Renungan Minggu, 15 September 2019
Cari atau biarkan adalah sebuah pilihan yang seringkali diperhadapkan kepada kita ketika kehilangan sesuatu. Hal untung rugi menjadi sebuah pemikiran atau pergumulan. Jika mencari yang hilang itu lebih banyak rugi bahkan lebih berisiko daripada harus mengganti atau membeli, lebih baik tidak perlu dicari. Apabila kalau kita selalu beranggapan bahwa kita masih memiliki (jumlah yang) banyak. Untuk apa mencari yang hilang? Biarkan saja!

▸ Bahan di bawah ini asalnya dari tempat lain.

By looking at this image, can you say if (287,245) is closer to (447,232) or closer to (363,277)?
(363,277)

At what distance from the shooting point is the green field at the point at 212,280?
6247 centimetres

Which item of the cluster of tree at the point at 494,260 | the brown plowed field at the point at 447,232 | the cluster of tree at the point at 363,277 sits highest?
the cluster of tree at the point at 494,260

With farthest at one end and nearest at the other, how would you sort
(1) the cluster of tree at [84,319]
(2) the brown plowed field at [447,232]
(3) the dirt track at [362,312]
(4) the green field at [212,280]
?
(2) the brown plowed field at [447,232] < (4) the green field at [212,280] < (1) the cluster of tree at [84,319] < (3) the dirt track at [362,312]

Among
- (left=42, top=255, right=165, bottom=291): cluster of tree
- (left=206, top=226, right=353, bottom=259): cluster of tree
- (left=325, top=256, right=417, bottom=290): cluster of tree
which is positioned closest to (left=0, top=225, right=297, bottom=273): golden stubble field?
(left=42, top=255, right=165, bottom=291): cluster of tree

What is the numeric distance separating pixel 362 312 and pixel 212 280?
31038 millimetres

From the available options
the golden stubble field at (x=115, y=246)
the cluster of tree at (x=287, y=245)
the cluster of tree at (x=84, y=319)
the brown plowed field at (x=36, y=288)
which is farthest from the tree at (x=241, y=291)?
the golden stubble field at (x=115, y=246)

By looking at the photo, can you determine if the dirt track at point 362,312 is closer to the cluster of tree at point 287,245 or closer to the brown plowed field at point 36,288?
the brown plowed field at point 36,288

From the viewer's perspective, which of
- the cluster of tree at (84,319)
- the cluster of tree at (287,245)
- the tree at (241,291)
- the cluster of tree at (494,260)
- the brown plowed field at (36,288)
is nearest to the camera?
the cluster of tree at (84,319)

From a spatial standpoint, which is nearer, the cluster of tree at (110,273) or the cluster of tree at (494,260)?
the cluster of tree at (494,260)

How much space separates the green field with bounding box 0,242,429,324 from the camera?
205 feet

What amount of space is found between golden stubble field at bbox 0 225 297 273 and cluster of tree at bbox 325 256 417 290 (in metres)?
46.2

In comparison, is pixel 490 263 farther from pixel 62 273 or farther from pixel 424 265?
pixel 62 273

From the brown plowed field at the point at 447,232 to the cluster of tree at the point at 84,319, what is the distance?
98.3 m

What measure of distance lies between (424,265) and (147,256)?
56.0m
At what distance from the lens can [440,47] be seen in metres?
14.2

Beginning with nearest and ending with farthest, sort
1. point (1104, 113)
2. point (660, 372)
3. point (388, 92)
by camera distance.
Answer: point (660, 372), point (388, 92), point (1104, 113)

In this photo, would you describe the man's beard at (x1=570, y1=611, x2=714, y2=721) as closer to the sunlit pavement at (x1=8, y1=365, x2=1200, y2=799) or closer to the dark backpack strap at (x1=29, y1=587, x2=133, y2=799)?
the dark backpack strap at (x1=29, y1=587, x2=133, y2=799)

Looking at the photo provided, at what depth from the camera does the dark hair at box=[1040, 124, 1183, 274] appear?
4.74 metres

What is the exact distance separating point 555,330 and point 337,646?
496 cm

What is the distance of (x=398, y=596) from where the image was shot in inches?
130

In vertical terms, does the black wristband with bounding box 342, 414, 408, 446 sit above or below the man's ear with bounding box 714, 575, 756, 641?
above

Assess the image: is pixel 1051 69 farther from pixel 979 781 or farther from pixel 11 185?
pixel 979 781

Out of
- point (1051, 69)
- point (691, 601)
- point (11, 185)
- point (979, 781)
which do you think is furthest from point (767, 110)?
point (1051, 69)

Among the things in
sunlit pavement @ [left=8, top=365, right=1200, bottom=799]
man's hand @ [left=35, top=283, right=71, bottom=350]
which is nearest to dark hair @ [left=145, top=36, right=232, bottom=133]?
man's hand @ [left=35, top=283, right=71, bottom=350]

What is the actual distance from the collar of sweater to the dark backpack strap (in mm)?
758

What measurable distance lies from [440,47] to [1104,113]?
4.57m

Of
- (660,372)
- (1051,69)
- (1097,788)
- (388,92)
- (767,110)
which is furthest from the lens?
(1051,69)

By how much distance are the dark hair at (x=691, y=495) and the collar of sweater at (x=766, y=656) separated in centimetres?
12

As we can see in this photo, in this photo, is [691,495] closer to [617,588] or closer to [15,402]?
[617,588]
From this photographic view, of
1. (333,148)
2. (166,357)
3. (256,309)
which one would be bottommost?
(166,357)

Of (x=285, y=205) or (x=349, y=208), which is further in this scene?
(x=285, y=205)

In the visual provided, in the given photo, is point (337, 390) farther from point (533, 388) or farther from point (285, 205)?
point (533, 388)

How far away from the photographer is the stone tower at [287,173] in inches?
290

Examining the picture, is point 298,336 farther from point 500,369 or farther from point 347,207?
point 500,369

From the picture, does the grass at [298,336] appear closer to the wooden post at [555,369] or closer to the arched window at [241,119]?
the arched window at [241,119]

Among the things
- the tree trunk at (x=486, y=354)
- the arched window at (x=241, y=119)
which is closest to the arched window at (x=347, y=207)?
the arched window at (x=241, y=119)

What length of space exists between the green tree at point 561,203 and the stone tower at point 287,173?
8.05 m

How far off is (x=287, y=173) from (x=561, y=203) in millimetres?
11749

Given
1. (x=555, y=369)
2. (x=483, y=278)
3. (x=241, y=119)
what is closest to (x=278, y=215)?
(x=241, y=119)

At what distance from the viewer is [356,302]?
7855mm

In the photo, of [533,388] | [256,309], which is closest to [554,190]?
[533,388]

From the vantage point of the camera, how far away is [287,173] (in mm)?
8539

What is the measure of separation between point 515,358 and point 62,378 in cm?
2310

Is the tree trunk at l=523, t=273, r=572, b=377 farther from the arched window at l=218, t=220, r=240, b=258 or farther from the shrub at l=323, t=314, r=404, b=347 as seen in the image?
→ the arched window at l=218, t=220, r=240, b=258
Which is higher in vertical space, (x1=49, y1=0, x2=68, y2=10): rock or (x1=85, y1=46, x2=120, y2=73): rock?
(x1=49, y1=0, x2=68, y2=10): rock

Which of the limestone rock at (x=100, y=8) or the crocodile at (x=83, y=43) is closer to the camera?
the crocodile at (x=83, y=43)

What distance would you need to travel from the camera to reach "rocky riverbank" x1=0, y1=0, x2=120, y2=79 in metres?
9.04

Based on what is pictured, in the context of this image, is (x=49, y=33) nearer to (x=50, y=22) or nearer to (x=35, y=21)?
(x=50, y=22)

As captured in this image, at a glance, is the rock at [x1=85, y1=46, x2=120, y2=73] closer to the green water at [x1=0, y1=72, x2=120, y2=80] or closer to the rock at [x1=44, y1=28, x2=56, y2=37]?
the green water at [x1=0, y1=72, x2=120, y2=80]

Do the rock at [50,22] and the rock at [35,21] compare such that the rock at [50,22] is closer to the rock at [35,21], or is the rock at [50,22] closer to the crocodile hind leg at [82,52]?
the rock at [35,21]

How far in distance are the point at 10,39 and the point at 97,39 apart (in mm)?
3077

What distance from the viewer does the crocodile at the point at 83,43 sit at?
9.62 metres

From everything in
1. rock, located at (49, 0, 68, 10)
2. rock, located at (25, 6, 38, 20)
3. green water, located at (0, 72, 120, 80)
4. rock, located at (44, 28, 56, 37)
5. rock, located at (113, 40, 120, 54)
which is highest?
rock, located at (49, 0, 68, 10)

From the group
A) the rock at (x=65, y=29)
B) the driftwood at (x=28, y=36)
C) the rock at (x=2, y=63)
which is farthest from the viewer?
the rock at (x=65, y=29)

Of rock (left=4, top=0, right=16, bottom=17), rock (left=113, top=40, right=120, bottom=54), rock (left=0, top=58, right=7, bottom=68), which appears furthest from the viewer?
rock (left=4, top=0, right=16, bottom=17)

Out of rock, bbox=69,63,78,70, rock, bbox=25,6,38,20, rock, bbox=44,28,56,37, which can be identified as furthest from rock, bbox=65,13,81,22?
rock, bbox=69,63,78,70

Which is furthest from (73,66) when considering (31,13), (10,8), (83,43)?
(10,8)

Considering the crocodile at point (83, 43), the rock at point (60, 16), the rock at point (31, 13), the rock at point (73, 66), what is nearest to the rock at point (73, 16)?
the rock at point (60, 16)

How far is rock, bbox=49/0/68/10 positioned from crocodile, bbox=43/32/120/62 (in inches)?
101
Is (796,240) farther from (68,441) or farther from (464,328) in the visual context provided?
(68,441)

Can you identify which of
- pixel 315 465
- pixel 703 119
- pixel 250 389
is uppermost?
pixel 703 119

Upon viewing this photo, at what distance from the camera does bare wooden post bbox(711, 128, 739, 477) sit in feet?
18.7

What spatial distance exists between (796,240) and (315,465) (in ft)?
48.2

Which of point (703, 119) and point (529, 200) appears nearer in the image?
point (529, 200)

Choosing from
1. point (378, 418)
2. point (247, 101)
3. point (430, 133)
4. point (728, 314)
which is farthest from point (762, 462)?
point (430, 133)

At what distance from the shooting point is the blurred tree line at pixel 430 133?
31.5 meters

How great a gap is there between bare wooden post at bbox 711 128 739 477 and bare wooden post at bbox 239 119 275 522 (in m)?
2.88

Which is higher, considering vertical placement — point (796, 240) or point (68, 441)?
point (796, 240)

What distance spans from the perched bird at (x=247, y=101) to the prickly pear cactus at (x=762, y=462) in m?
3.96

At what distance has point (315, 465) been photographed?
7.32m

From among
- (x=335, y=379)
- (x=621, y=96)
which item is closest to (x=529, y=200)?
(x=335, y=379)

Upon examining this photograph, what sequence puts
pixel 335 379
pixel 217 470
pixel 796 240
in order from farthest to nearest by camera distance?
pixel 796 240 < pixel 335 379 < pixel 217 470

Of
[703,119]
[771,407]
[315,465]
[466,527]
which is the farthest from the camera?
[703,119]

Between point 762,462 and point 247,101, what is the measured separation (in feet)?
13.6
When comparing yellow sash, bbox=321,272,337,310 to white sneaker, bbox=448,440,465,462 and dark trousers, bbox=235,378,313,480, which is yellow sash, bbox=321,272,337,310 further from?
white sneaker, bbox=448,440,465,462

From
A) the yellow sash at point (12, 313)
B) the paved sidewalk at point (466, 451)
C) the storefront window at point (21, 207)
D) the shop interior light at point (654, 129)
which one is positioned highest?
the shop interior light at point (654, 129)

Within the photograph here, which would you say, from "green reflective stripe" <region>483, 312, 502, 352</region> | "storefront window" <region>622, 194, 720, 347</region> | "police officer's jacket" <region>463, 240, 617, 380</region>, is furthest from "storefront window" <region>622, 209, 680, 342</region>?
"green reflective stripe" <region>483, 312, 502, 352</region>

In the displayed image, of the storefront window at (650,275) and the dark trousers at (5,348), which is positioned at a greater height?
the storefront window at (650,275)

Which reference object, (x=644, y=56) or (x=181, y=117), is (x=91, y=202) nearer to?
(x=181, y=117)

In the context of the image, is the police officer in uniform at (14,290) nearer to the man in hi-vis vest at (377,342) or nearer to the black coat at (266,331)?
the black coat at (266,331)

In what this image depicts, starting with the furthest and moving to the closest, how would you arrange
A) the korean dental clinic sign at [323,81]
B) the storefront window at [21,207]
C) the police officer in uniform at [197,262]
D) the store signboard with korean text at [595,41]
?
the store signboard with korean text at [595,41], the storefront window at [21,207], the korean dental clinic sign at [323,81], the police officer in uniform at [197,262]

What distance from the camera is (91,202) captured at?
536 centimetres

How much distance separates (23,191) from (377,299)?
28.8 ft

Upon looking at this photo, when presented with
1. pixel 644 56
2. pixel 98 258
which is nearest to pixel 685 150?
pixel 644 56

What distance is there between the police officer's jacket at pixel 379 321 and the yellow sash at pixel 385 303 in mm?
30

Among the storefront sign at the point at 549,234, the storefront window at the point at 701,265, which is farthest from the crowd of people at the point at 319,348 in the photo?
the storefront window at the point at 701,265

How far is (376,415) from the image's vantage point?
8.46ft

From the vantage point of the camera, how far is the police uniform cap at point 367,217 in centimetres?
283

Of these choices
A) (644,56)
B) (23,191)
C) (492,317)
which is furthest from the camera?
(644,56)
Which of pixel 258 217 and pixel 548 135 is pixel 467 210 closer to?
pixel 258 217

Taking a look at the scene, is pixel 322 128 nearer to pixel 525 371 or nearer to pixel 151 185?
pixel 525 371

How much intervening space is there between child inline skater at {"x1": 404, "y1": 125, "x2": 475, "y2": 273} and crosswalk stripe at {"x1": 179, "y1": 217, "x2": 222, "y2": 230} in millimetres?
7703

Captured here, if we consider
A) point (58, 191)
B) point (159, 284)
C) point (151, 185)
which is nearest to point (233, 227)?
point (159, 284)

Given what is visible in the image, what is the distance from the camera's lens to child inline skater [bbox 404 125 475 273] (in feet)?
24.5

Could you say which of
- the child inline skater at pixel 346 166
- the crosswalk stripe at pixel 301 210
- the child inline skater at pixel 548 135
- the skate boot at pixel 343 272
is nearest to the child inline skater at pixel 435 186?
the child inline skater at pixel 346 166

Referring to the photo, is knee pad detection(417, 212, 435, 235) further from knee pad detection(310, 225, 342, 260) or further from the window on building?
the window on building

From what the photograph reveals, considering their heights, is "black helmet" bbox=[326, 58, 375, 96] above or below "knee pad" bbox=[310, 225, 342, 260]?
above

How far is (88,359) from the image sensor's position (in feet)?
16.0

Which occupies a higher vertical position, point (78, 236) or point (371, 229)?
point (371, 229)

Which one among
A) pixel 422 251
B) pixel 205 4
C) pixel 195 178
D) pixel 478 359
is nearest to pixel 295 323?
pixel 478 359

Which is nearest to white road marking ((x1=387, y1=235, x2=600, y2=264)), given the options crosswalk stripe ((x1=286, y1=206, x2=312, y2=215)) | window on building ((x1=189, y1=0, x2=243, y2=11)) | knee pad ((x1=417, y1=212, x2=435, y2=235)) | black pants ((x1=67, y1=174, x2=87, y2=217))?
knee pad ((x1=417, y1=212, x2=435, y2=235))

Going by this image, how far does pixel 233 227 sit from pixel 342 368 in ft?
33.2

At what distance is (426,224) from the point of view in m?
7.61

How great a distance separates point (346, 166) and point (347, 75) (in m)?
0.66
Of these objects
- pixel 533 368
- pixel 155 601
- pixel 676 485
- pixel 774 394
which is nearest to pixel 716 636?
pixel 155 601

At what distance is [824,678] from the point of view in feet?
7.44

Pilihan cari atau biarkan bisa menggambarkan siapa dan bagaimana seseorang. Seorang yang egois, yang hidupnya memikirkan kepentingan diri sendiri cenderung menganggap diri lebih baik dan berharga dibandingkan orang lain atau sesama. Sehingga sangat mudah bagi orang itu untuk menghakimi orang lain yang dianggapnya tidak layak dan tidak baik itu. Seorang yang egois suka sekali kesal dan akan bersungut-sungut terhadap orang lain itu ketika orang lain itu mendapat kebaikan, belas kasihan, dan pengampunan Allah.
Dalam pemahaman iman Kristen, kita diajak untuk tidak hanya memikirkan kepentingan dan keselamatan diri sendiri, tetapi juga memikirkan kepentingan dan keselamatan orang lain. Keberhargaan seseorang tidak ditentukan oleh jumlah atau berapa banyak yang dimilikinya. Ia bukan benda. Ia manusia. Ia bernilai dan berharga. Allah tidak menghendaki seorang pun tersesat dan hilang, itu sebabnya, Allah mencari yang tersesat dan yang hilang.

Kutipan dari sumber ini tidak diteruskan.